I think structural types are one of these features that you don't need that often, but when you need it, it helps you a lot. One area where structural types really shine is "retrofitting", e.g. when you need to glue together several pieces of software you have no source code for and which were not intended for reuse. But if you find yourself using structural types a lot, you're probably doing it wrong.
[Edit]
Of course implicits are often the way to go, but there are cases when you can't: Imagine you have a mutable object you can modify with methods, but which hides important parts of it's state, a kind of "black box". Then you have to work somehow with this object.
Another use case for structural types is when code relies on naming conventions without a common interface, e.g. in machine generated code. In the JDK we can find such things as well, like the StringBuffer / StringBuilder pair (where the common interfaces Appendable and CharSequence are way to general).
Structural types gives some benefits of dynamic languages to a statically linked language, specifically loose coupling. If you want a method foo() to call instance methods of class Bar, you don't need an interface or base-class that is common to both foo() and Bar. You can define a structural type that foo() accepts and whose Bar has no clue of existence. As long as Bar contains methods that match the structural type signatures, foo() will be able to call.

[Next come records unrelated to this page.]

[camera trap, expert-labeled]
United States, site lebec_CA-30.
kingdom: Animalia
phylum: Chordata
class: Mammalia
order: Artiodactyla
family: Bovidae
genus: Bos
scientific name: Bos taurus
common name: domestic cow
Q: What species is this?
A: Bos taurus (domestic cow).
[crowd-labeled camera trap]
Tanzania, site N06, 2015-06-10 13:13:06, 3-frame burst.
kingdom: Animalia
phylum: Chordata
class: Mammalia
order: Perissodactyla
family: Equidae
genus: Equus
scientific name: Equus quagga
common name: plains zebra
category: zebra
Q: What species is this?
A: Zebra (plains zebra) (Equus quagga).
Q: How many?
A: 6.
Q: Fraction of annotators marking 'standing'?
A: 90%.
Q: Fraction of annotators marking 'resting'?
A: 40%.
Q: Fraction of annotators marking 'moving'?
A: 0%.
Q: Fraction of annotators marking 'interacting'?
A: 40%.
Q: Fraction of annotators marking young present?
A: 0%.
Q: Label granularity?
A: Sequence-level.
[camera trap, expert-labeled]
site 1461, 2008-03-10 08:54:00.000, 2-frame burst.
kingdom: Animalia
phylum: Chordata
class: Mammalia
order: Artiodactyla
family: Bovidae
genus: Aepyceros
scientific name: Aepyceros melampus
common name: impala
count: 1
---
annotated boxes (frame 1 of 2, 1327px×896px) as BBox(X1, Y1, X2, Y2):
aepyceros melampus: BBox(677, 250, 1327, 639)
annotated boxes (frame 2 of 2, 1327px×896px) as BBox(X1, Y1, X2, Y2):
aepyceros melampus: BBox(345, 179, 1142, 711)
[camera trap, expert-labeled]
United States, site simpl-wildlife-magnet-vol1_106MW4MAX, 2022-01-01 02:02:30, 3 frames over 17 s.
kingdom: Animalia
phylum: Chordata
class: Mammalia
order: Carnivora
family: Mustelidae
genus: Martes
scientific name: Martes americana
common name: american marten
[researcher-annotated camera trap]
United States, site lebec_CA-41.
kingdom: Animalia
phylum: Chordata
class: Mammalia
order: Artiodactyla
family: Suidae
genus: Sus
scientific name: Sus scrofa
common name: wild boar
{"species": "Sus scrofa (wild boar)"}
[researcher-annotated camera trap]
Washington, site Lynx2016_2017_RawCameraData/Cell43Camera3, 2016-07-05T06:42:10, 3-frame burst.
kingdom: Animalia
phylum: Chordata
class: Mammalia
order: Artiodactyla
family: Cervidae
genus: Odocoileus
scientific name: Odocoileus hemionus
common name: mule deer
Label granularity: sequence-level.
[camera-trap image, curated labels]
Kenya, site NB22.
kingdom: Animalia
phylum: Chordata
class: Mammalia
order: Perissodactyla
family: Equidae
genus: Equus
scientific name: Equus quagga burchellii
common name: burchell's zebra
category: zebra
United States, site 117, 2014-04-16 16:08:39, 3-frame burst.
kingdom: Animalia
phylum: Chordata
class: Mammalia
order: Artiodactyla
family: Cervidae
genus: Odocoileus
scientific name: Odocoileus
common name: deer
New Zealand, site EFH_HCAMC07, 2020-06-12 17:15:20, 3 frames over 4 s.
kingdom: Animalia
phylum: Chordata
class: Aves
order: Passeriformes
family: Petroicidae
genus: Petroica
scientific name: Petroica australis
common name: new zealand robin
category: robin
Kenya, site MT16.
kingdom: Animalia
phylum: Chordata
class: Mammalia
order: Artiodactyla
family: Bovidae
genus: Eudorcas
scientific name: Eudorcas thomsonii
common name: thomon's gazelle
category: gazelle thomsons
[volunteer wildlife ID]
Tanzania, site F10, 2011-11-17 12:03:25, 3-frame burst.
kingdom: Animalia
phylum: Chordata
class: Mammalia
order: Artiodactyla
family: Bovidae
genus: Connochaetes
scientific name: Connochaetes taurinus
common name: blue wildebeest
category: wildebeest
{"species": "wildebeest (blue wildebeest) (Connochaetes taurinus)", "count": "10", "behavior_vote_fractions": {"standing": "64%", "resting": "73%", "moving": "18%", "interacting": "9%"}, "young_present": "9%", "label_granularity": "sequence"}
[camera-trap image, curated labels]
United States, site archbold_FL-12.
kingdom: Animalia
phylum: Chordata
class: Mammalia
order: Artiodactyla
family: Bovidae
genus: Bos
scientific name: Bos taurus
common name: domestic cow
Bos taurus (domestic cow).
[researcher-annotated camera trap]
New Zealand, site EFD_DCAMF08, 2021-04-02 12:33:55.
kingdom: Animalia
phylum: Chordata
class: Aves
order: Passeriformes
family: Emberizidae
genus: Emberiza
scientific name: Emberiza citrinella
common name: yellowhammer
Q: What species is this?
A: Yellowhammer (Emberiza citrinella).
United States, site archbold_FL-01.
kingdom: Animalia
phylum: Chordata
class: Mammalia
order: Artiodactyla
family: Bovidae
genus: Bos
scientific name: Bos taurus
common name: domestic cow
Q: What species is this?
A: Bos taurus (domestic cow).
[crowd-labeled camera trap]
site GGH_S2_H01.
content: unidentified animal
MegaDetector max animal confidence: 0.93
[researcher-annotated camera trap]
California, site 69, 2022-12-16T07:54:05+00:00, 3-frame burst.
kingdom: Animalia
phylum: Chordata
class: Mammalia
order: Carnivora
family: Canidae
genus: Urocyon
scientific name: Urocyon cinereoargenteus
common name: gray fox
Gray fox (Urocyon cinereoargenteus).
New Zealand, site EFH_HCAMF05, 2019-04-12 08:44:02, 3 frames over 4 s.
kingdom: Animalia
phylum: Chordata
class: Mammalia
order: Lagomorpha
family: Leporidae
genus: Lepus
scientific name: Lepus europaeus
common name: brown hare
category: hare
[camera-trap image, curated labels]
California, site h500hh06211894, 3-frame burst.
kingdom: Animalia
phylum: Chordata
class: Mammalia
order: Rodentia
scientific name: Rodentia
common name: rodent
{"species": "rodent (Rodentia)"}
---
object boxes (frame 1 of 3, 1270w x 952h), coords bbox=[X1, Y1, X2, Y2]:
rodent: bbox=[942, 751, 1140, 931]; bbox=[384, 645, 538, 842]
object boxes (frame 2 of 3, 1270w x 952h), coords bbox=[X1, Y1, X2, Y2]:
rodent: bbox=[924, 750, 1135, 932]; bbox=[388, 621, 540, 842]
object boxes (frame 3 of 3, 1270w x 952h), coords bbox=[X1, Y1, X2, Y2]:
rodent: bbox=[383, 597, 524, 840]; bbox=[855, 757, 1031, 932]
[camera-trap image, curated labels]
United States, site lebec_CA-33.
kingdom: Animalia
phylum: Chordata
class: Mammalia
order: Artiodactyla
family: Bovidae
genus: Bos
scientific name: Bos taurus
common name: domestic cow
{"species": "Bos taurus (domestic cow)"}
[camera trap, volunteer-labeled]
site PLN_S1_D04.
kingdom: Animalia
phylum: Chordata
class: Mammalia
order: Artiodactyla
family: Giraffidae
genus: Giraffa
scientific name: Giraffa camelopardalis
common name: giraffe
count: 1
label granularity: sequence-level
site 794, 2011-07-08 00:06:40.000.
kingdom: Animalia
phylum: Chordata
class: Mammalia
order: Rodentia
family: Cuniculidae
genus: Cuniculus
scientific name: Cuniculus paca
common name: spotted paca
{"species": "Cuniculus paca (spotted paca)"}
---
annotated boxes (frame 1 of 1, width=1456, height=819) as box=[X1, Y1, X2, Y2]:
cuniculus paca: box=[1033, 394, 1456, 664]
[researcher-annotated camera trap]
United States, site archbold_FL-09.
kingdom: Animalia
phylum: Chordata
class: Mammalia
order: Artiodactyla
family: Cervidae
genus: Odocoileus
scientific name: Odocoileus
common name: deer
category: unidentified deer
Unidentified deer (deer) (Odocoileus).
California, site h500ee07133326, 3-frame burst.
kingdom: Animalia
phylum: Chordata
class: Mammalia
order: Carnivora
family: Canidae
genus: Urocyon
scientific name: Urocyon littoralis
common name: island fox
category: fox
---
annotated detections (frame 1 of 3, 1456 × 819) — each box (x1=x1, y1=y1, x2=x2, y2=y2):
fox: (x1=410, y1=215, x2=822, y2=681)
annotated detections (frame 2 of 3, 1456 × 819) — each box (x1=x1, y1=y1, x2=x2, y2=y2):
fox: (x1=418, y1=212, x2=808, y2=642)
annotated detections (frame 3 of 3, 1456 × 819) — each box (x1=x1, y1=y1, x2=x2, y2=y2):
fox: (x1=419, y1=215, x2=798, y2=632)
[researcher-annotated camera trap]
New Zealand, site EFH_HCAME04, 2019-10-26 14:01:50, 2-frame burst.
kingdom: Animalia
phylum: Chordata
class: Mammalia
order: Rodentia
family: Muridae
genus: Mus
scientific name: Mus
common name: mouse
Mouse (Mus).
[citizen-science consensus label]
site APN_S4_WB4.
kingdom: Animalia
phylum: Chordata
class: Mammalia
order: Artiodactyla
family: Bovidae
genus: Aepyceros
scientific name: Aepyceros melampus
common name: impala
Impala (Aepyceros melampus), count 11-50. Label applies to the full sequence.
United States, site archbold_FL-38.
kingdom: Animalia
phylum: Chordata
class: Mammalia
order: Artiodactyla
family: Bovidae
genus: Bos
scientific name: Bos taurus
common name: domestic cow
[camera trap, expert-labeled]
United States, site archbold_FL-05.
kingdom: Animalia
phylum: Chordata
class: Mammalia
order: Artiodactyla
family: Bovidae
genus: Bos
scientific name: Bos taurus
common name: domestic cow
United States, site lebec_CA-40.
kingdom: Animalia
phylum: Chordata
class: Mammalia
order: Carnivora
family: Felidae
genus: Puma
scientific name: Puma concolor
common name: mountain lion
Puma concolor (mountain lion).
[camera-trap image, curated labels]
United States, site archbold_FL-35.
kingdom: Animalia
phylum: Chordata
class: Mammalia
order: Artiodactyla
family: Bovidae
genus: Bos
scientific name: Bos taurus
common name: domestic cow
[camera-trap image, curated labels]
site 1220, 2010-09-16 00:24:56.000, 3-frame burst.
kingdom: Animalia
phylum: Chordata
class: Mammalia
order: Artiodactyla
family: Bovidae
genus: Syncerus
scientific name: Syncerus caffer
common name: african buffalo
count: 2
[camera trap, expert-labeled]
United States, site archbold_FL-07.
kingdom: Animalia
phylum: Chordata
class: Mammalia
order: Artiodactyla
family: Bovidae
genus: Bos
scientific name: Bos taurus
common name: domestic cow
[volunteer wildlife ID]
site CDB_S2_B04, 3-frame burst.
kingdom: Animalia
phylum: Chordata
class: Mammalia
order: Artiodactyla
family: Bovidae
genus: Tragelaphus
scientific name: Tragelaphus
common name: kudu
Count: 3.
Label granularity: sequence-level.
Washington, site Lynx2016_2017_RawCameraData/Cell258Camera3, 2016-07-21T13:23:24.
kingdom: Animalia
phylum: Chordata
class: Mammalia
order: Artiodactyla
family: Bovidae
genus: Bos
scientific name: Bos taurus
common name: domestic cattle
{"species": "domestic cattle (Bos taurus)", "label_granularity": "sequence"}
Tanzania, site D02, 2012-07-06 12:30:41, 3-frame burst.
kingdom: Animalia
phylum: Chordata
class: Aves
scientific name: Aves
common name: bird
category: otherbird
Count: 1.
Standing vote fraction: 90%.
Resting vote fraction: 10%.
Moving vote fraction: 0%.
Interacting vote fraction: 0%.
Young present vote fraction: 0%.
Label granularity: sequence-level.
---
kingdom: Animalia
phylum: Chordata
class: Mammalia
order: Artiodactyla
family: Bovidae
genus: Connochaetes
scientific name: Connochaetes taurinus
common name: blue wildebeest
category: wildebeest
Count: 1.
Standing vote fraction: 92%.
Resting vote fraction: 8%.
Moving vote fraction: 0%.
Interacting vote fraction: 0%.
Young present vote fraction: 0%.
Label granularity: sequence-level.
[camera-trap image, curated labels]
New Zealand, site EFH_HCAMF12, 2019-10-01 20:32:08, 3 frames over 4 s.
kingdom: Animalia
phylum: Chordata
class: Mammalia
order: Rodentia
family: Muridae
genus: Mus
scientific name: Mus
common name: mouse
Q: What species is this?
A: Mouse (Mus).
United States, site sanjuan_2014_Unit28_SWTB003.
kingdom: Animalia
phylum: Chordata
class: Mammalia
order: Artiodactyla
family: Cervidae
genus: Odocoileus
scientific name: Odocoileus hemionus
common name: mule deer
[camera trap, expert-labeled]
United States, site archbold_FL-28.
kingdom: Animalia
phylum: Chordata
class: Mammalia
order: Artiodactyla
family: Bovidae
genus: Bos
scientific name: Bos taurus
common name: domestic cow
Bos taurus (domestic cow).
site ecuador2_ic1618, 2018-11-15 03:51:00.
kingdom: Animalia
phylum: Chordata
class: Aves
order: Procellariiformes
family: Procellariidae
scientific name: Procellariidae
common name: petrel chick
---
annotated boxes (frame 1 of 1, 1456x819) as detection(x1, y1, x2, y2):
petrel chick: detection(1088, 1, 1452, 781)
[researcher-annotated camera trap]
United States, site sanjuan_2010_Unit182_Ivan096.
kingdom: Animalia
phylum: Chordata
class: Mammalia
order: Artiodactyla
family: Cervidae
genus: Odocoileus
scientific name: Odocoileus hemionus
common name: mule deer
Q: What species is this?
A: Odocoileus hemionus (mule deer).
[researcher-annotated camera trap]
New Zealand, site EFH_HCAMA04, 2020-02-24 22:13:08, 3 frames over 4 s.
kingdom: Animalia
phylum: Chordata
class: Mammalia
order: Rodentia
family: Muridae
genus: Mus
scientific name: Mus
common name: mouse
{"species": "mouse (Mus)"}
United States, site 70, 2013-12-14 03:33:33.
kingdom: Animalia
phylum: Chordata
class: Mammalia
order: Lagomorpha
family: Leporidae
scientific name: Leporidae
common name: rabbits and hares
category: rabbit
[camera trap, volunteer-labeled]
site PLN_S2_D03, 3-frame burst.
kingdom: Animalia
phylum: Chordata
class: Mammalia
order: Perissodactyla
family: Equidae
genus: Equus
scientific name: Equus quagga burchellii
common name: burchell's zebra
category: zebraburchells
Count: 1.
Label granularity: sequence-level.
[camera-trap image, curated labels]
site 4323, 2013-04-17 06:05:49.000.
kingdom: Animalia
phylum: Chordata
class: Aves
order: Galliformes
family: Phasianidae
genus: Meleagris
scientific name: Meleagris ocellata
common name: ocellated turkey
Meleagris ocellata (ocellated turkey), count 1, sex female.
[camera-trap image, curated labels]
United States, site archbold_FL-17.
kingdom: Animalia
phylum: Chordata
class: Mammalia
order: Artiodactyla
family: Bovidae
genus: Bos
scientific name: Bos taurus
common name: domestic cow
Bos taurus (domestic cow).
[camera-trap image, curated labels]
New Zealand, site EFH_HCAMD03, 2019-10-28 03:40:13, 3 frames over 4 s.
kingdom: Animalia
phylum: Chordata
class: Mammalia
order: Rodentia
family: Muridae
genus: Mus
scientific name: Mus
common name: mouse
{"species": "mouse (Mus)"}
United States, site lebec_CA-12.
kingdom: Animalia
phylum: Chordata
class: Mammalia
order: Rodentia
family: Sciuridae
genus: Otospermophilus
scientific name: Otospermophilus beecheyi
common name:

It's great because you can put foo() and Bar on distinct, completely unrelated libraries, that is, with no common referenced contract. This reduces linkage requirements and thus further contributes for loose coupling.
In some situations, a structural type can be used as an alternative to the Adapter pattern, because it offers the following advantages:
Object identity is preserved (there is no separate object for the adapter instance, at least in the semantic level).
You don't need to instantiate an adapter - just pass a Bar instance to foo().
You don't need to implement wrapper methods - just declare the required signatures in the structural type.
The structural type doesn't need to know the actual instance class or interface, while the adapter must know Bar so it can call its methods. This way, a single structural type can be used for many actual types, whereas with adapter it's necessary to code multiple classes - one for each actual type.
The only drawback of structural types compared to adapters is that a structural type can't be used to translate method signatures. So, when signatures doesn't match, you must use adapters that will have some translation logic. I particularly don't like to code "intelligent" adapters because in many times they are more than just adapters and cause increased complexity. If a class client needs some additional method, I prefer to simply add such method, since it usually doesn't affect footprint.